Then if some traffic arrives at border router-1 from your network you could haul it over to border-router-2 for exit out the internet. This can be useful if one provider charges differently based on upstream traffic for instnace or you just want to get to the shortest (AS) path to the destination.

For inbound, yeah you may want to identify what it is that you want to achieve and based on that we can opt for some ideas there.
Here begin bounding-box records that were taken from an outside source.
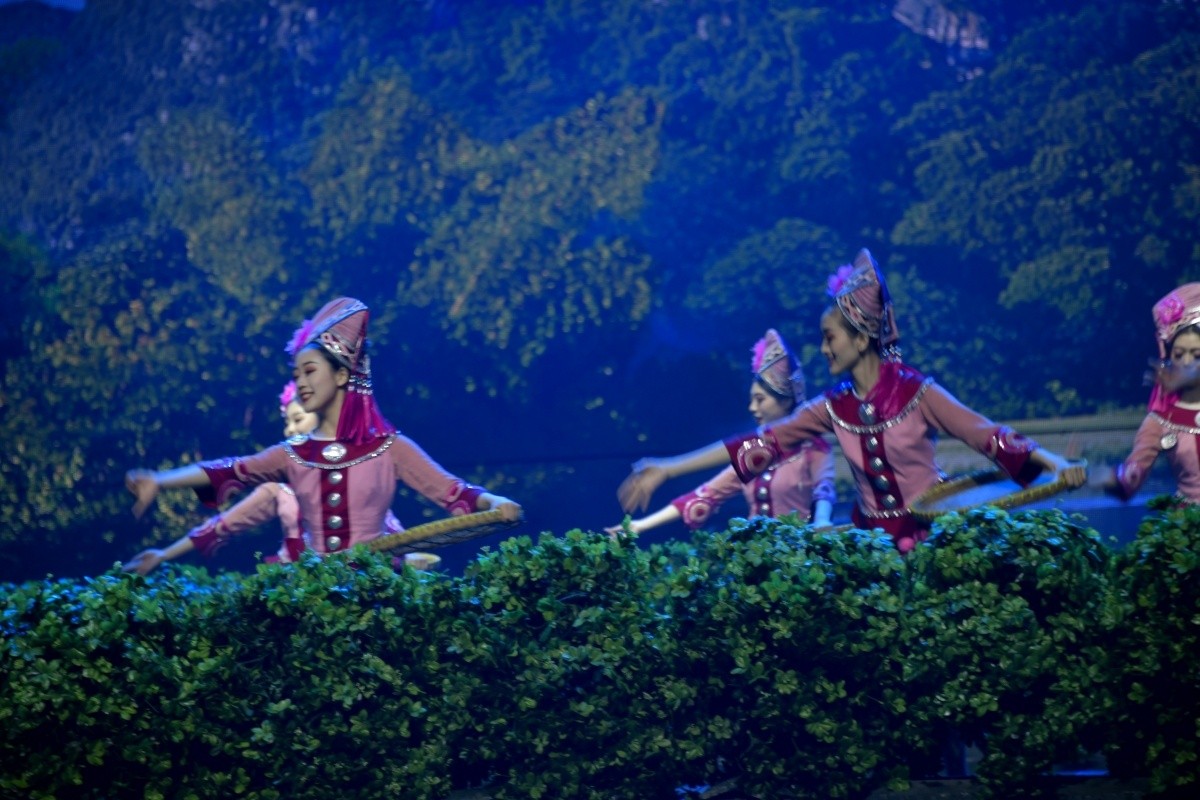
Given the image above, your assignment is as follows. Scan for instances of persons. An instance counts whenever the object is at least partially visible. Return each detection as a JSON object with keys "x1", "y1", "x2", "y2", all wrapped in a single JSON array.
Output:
[
  {"x1": 124, "y1": 293, "x2": 522, "y2": 576},
  {"x1": 1088, "y1": 282, "x2": 1200, "y2": 506},
  {"x1": 604, "y1": 327, "x2": 837, "y2": 537},
  {"x1": 132, "y1": 379, "x2": 405, "y2": 579},
  {"x1": 615, "y1": 247, "x2": 1088, "y2": 555}
]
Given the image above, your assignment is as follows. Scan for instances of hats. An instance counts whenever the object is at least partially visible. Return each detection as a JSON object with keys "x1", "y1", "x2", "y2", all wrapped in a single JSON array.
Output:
[
  {"x1": 1148, "y1": 281, "x2": 1200, "y2": 412},
  {"x1": 751, "y1": 328, "x2": 807, "y2": 403},
  {"x1": 828, "y1": 248, "x2": 920, "y2": 419},
  {"x1": 286, "y1": 297, "x2": 383, "y2": 446}
]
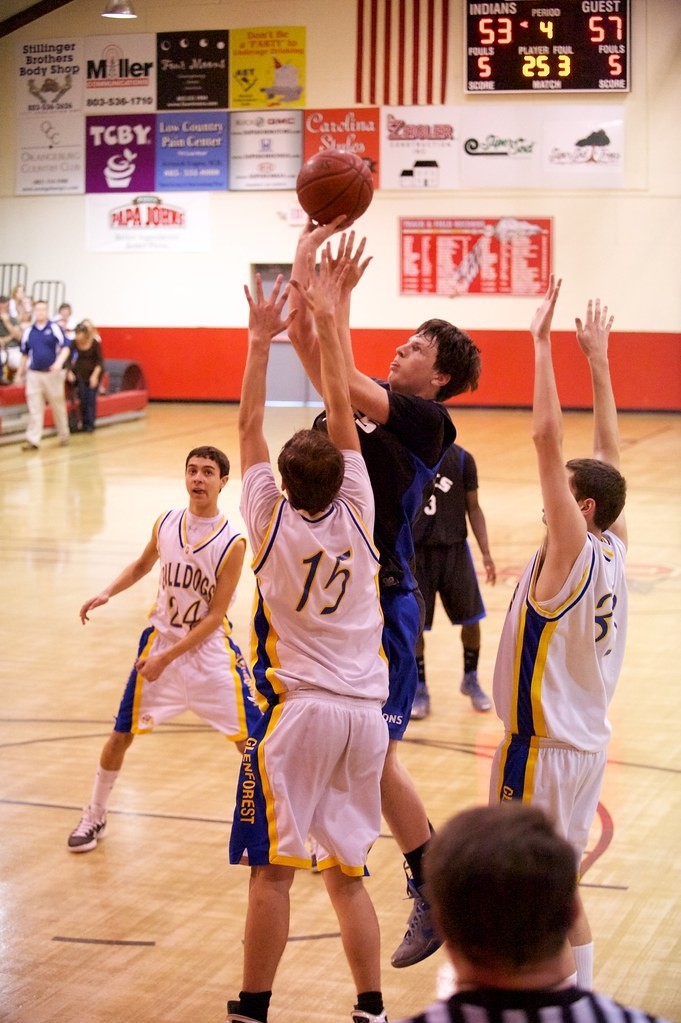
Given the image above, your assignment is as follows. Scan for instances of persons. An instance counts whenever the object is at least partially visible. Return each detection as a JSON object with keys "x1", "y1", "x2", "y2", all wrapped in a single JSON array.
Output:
[
  {"x1": 397, "y1": 803, "x2": 666, "y2": 1023},
  {"x1": 225, "y1": 248, "x2": 394, "y2": 1023},
  {"x1": 490, "y1": 275, "x2": 633, "y2": 993},
  {"x1": 0, "y1": 286, "x2": 106, "y2": 451},
  {"x1": 411, "y1": 445, "x2": 497, "y2": 719},
  {"x1": 287, "y1": 213, "x2": 480, "y2": 968},
  {"x1": 67, "y1": 447, "x2": 264, "y2": 854}
]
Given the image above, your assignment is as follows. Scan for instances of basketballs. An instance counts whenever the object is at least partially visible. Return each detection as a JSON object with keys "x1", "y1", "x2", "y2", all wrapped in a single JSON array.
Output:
[{"x1": 296, "y1": 148, "x2": 374, "y2": 226}]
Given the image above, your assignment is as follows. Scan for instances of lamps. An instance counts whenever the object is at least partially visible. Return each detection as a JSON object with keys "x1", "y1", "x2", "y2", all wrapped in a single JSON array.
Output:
[{"x1": 100, "y1": 0, "x2": 138, "y2": 19}]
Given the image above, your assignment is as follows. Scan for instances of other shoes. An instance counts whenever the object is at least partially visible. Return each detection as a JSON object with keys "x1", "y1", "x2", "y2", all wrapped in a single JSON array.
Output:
[
  {"x1": 350, "y1": 1005, "x2": 388, "y2": 1023},
  {"x1": 224, "y1": 1001, "x2": 267, "y2": 1023}
]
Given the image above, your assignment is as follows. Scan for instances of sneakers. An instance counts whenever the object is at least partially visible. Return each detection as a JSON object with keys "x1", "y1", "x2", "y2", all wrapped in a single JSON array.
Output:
[
  {"x1": 390, "y1": 861, "x2": 444, "y2": 968},
  {"x1": 410, "y1": 683, "x2": 430, "y2": 719},
  {"x1": 67, "y1": 803, "x2": 107, "y2": 852},
  {"x1": 460, "y1": 672, "x2": 492, "y2": 712}
]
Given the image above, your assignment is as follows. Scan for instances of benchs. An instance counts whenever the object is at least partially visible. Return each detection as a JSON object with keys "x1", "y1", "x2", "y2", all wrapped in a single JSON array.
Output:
[{"x1": 0, "y1": 371, "x2": 149, "y2": 444}]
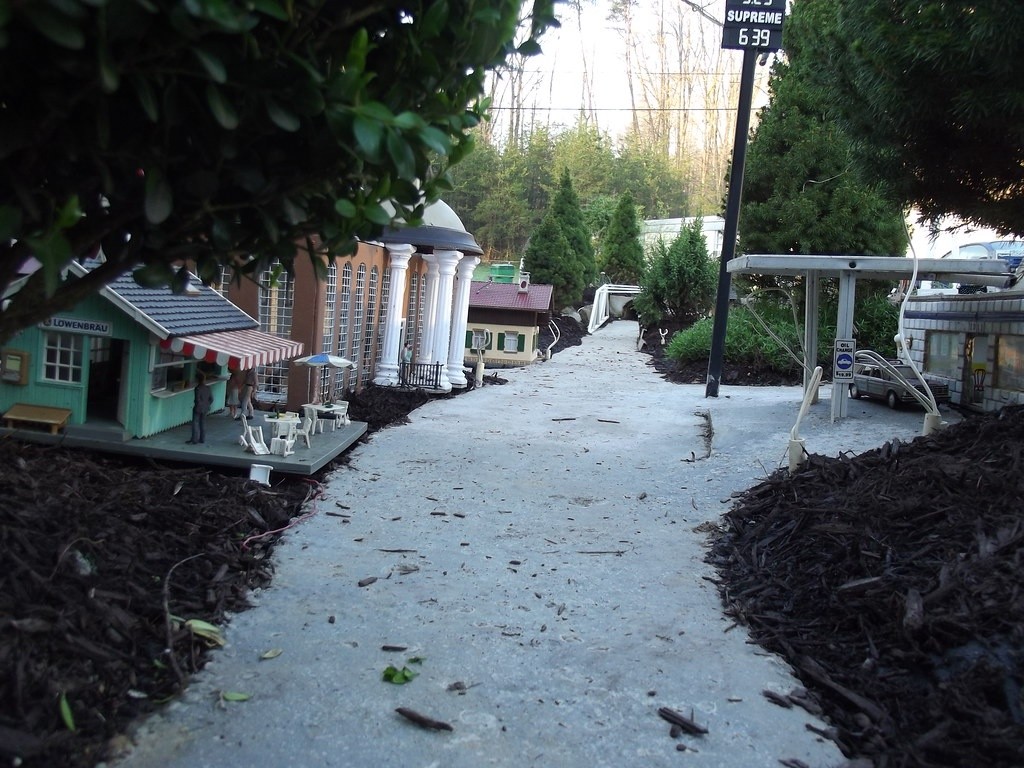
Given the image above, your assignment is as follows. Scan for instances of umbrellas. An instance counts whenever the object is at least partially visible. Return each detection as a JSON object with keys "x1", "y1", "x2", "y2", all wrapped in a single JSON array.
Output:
[{"x1": 293, "y1": 354, "x2": 356, "y2": 404}]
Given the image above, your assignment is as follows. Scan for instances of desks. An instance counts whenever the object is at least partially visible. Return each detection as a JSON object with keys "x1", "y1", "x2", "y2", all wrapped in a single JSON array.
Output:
[
  {"x1": 3, "y1": 404, "x2": 72, "y2": 435},
  {"x1": 264, "y1": 414, "x2": 301, "y2": 440},
  {"x1": 301, "y1": 403, "x2": 345, "y2": 432}
]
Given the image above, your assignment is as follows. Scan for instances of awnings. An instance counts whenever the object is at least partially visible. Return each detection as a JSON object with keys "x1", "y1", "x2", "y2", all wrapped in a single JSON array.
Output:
[{"x1": 160, "y1": 329, "x2": 304, "y2": 371}]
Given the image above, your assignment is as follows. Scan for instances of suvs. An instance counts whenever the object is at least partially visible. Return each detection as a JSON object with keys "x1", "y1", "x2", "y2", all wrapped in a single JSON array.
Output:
[{"x1": 849, "y1": 357, "x2": 952, "y2": 410}]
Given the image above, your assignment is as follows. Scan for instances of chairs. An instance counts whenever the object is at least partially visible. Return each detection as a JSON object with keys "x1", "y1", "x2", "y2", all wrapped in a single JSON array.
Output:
[
  {"x1": 973, "y1": 369, "x2": 986, "y2": 392},
  {"x1": 250, "y1": 464, "x2": 273, "y2": 487},
  {"x1": 238, "y1": 401, "x2": 349, "y2": 457}
]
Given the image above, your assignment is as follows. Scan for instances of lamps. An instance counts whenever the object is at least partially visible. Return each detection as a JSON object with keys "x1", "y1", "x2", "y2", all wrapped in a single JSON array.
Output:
[{"x1": 894, "y1": 333, "x2": 912, "y2": 353}]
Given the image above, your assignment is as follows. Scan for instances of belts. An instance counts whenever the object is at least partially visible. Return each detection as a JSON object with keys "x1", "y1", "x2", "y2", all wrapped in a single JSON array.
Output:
[{"x1": 246, "y1": 384, "x2": 253, "y2": 386}]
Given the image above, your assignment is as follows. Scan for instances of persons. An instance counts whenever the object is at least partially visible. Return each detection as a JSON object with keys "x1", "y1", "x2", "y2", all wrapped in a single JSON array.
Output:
[
  {"x1": 227, "y1": 367, "x2": 240, "y2": 418},
  {"x1": 400, "y1": 343, "x2": 413, "y2": 381},
  {"x1": 187, "y1": 372, "x2": 213, "y2": 442},
  {"x1": 235, "y1": 369, "x2": 257, "y2": 420}
]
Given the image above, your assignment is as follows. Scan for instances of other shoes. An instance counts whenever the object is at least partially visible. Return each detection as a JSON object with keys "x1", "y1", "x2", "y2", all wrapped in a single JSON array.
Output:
[
  {"x1": 235, "y1": 417, "x2": 241, "y2": 421},
  {"x1": 246, "y1": 416, "x2": 253, "y2": 420},
  {"x1": 233, "y1": 415, "x2": 237, "y2": 418},
  {"x1": 228, "y1": 413, "x2": 233, "y2": 416},
  {"x1": 185, "y1": 441, "x2": 197, "y2": 444},
  {"x1": 199, "y1": 441, "x2": 204, "y2": 443}
]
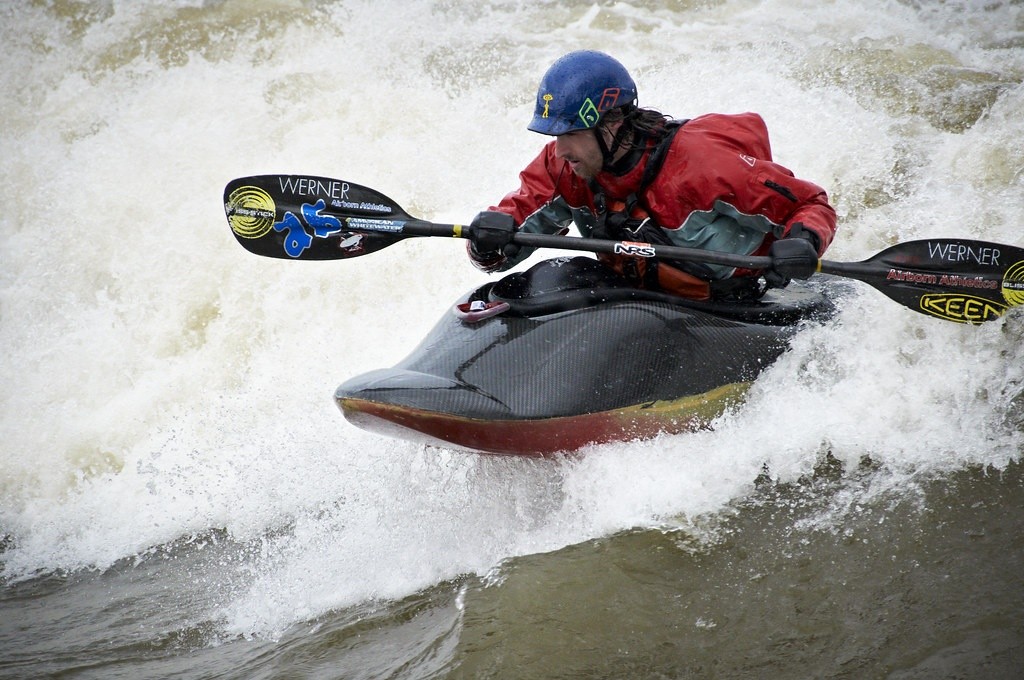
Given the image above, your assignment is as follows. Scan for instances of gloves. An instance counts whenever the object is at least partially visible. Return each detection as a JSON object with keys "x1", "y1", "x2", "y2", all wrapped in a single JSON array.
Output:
[
  {"x1": 469, "y1": 212, "x2": 519, "y2": 247},
  {"x1": 764, "y1": 238, "x2": 819, "y2": 289}
]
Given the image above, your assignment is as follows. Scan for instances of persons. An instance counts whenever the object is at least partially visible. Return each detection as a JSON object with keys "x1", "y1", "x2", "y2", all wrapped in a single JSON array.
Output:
[{"x1": 466, "y1": 50, "x2": 837, "y2": 301}]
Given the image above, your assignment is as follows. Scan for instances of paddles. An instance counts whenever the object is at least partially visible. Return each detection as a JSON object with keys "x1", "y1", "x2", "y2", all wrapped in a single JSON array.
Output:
[{"x1": 221, "y1": 173, "x2": 1023, "y2": 329}]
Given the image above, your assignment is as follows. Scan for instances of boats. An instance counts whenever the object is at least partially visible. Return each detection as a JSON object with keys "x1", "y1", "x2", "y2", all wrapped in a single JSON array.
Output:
[{"x1": 327, "y1": 257, "x2": 864, "y2": 457}]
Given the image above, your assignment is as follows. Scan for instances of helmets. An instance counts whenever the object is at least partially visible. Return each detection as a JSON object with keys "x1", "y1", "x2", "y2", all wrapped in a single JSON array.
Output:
[{"x1": 526, "y1": 49, "x2": 637, "y2": 135}]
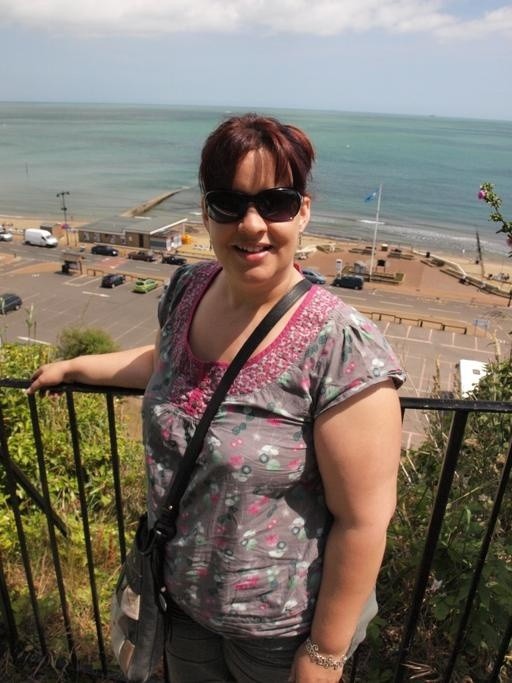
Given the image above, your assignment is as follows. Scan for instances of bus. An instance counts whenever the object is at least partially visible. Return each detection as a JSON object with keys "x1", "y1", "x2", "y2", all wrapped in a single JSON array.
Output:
[{"x1": 455, "y1": 357, "x2": 491, "y2": 404}]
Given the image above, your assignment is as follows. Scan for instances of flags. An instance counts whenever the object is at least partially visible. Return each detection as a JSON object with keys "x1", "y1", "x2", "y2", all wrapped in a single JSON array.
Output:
[{"x1": 364, "y1": 187, "x2": 379, "y2": 202}]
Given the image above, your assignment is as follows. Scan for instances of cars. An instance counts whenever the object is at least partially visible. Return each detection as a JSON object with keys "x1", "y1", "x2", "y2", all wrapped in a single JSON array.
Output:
[
  {"x1": 89, "y1": 243, "x2": 120, "y2": 257},
  {"x1": 0, "y1": 227, "x2": 13, "y2": 242},
  {"x1": 126, "y1": 249, "x2": 159, "y2": 262},
  {"x1": 0, "y1": 292, "x2": 22, "y2": 314},
  {"x1": 134, "y1": 276, "x2": 159, "y2": 294},
  {"x1": 300, "y1": 268, "x2": 327, "y2": 286},
  {"x1": 159, "y1": 252, "x2": 188, "y2": 265},
  {"x1": 99, "y1": 273, "x2": 126, "y2": 289}
]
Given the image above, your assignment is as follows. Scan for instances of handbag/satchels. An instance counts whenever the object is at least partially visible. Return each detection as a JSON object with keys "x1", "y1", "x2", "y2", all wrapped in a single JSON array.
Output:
[{"x1": 108, "y1": 509, "x2": 177, "y2": 683}]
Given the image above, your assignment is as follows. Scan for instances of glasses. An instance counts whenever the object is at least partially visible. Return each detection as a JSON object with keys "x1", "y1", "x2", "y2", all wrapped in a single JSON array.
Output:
[{"x1": 197, "y1": 184, "x2": 305, "y2": 222}]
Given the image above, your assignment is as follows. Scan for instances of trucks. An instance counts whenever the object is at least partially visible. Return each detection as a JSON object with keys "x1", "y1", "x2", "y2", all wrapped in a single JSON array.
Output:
[{"x1": 24, "y1": 228, "x2": 58, "y2": 247}]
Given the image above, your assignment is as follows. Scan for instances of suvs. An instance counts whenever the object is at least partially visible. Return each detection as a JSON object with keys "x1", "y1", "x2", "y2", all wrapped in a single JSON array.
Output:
[{"x1": 332, "y1": 274, "x2": 365, "y2": 292}]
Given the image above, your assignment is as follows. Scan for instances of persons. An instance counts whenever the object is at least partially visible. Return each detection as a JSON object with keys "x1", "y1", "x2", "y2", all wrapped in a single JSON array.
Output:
[{"x1": 24, "y1": 123, "x2": 407, "y2": 682}]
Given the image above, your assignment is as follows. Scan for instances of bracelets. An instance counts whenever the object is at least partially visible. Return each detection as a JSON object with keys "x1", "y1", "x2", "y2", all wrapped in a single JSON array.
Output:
[{"x1": 303, "y1": 636, "x2": 351, "y2": 671}]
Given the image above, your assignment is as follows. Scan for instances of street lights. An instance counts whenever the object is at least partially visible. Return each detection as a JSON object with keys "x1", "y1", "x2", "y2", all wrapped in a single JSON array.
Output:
[{"x1": 56, "y1": 190, "x2": 71, "y2": 245}]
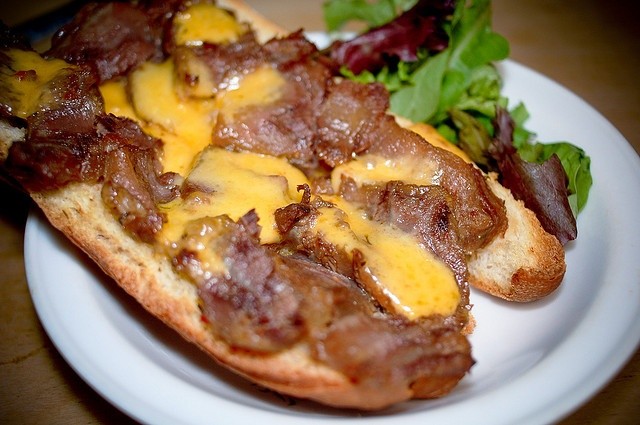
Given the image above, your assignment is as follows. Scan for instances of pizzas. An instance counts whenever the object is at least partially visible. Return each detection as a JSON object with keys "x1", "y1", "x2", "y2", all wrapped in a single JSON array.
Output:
[{"x1": 0, "y1": 0, "x2": 594, "y2": 413}]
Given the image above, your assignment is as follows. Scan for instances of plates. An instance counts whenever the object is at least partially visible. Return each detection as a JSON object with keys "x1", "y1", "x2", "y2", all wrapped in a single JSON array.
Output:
[{"x1": 25, "y1": 31, "x2": 640, "y2": 425}]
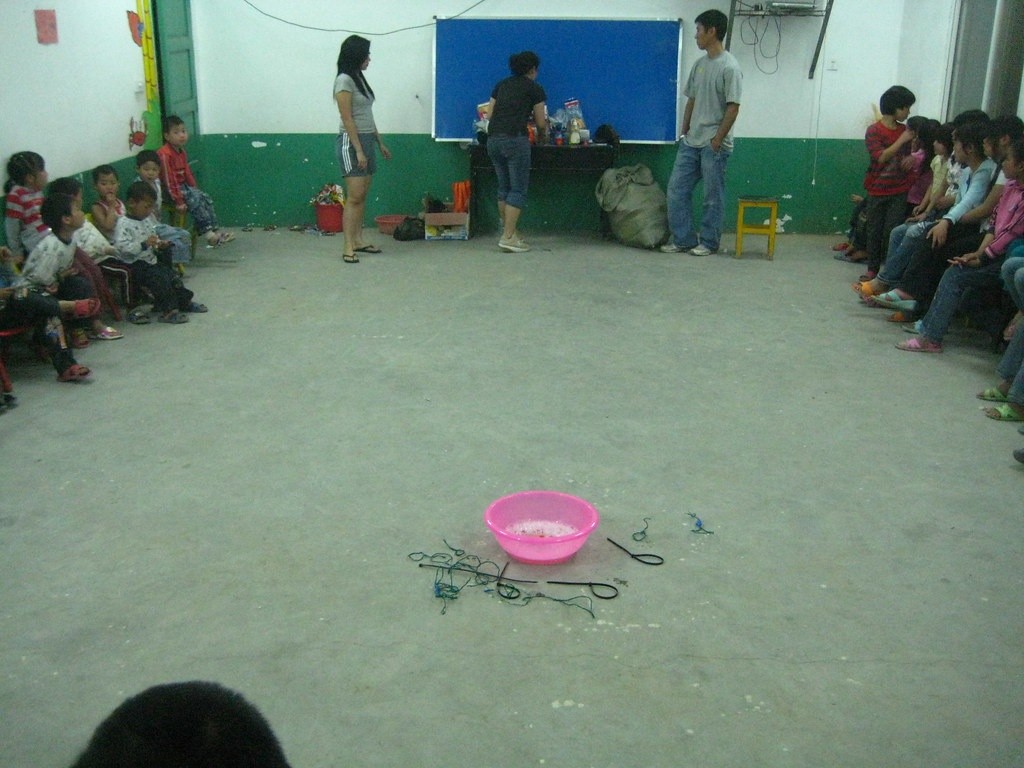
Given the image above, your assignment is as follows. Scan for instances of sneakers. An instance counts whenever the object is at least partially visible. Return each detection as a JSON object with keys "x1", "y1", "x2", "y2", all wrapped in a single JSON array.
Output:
[{"x1": 498, "y1": 231, "x2": 531, "y2": 252}]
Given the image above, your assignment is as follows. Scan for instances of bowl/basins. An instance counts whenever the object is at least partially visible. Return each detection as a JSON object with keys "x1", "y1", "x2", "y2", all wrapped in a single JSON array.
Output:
[
  {"x1": 484, "y1": 491, "x2": 600, "y2": 564},
  {"x1": 375, "y1": 216, "x2": 407, "y2": 234}
]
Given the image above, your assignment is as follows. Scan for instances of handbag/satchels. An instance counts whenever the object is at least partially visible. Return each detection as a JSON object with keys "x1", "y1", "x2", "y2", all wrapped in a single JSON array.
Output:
[{"x1": 393, "y1": 217, "x2": 425, "y2": 241}]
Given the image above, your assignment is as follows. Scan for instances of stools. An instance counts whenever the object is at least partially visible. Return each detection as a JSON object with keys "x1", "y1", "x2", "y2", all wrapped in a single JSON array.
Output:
[{"x1": 736, "y1": 194, "x2": 779, "y2": 261}]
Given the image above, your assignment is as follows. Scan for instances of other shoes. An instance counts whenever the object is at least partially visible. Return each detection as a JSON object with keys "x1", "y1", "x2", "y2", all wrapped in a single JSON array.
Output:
[
  {"x1": 690, "y1": 244, "x2": 712, "y2": 256},
  {"x1": 1002, "y1": 311, "x2": 1022, "y2": 340},
  {"x1": 0, "y1": 394, "x2": 15, "y2": 410},
  {"x1": 660, "y1": 244, "x2": 688, "y2": 253},
  {"x1": 1013, "y1": 447, "x2": 1024, "y2": 463}
]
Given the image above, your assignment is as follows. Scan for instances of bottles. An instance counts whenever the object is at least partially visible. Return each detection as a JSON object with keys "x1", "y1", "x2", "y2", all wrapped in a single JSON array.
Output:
[
  {"x1": 555, "y1": 131, "x2": 563, "y2": 145},
  {"x1": 569, "y1": 118, "x2": 581, "y2": 145}
]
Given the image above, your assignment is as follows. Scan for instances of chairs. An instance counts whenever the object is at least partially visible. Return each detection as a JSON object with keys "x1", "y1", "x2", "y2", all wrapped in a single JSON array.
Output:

Generally, me personally wouldn't care how it "gets to me" as long as it does :) It also depends on your subnets, how large they are and if you can or have them summarized and whether the prefix(es) you own are geographically subnetted.

For instance, you probably can't advertise shorter then /23. so if you only have ONE /23, you WILL have to announce that by both.

If you have a /22 you can split that in two /23's and announce each of them differently ASSUMING that each /23 is geo close to that border router (otherwise it serves little purpose, you'll be pulling it in one way and hauling over your network to the other side :).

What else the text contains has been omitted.